>> BEGIN Data for this task
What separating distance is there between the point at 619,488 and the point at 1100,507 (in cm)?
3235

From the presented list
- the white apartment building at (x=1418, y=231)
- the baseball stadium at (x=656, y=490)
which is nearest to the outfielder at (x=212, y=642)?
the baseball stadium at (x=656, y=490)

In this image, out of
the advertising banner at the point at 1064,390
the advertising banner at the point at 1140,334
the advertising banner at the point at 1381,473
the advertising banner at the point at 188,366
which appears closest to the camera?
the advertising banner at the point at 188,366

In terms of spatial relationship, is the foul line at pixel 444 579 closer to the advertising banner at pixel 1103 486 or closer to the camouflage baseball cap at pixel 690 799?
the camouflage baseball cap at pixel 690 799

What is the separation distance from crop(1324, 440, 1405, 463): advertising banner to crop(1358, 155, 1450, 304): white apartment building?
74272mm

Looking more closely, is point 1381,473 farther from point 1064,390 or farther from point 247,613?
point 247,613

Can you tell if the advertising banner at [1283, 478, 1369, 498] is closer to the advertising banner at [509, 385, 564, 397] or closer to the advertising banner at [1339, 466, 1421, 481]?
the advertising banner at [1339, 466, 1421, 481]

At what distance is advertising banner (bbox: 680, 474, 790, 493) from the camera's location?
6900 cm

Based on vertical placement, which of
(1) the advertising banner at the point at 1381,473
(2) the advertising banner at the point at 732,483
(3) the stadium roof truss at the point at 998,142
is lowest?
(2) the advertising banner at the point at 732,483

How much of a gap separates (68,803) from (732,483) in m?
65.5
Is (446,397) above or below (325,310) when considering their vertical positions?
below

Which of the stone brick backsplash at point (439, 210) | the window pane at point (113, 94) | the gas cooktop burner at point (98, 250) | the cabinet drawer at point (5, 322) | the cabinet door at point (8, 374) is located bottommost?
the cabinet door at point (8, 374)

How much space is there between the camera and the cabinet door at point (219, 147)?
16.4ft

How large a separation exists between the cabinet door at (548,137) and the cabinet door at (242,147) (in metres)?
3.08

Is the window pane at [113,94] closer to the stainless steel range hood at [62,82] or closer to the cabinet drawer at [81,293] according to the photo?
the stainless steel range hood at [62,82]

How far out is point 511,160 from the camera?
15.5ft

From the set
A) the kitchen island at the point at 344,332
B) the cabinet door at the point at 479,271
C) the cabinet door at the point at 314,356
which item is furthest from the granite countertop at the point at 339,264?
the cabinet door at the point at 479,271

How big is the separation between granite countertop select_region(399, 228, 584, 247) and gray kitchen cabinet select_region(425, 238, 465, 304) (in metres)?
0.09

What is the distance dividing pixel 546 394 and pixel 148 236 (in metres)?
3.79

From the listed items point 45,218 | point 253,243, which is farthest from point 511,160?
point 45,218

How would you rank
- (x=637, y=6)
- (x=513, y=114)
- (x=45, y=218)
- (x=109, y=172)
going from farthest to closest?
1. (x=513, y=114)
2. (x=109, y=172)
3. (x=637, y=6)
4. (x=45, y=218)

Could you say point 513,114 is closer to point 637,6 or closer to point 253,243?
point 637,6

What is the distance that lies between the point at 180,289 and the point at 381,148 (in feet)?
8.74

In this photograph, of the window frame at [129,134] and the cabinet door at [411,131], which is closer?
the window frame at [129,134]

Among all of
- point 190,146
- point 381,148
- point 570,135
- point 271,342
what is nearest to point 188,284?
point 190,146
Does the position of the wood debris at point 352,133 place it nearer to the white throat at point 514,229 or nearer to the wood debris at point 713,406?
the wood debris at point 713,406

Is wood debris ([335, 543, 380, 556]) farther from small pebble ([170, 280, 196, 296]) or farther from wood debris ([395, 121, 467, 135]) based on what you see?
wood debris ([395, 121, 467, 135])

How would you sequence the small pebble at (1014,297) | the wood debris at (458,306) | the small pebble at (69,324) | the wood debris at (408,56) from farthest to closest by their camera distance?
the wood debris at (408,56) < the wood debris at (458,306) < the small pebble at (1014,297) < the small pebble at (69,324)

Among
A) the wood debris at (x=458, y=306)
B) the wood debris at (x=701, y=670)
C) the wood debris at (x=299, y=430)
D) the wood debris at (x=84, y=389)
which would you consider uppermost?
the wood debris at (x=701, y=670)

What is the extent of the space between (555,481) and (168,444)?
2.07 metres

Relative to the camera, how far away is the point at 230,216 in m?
>> END Data for this task
> Exercise instructions
Each line from the one containing "How big is the" through the end of the entries, both included, is to be returned exactly, with no other lines.

> Output of the task
How big is the separation between granite countertop select_region(399, 228, 584, 247) and gray kitchen cabinet select_region(425, 238, 465, 304) (in metres)?
0.09

What is the distance dividing pixel 546 394 and pixel 148 236 (in metres)?
3.79

From the listed items point 45,218 | point 253,243, which is farthest from point 511,160?
point 45,218

How would you rank
- (x=637, y=6)
- (x=513, y=114)
- (x=45, y=218)
- (x=109, y=172)
going from farthest to closest?
1. (x=513, y=114)
2. (x=109, y=172)
3. (x=637, y=6)
4. (x=45, y=218)

Could you say point 513,114 is closer to point 637,6 or closer to point 253,243?
point 637,6

What is the distance that lies between the point at 180,289 and the point at 381,148 (in feet)?
8.74

In this photograph, of the window frame at [129,134] and the cabinet door at [411,131], which is closer?
the window frame at [129,134]

Among all of
- point 190,146
- point 381,148
- point 570,135
- point 271,342
what is nearest to point 188,284?
point 190,146
Does the position of the wood debris at point 352,133 place it nearer to the white throat at point 514,229 or nearer to the wood debris at point 713,406?
the wood debris at point 713,406

Is wood debris ([335, 543, 380, 556]) farther from small pebble ([170, 280, 196, 296]) or farther from wood debris ([395, 121, 467, 135]) based on what you see?
wood debris ([395, 121, 467, 135])

How would you sequence the small pebble at (1014,297) | the wood debris at (458,306) | the small pebble at (69,324) | the wood debris at (408,56) from farthest to closest by their camera distance?
the wood debris at (408,56) < the wood debris at (458,306) < the small pebble at (1014,297) < the small pebble at (69,324)

Among
A) the wood debris at (x=458, y=306)
B) the wood debris at (x=701, y=670)
C) the wood debris at (x=299, y=430)
D) the wood debris at (x=84, y=389)
which would you consider uppermost?
the wood debris at (x=701, y=670)

What is the extent of the space between (555,481) and (168,444)?
2.07 metres

Relative to the camera, how far away is the point at 230,216 in m?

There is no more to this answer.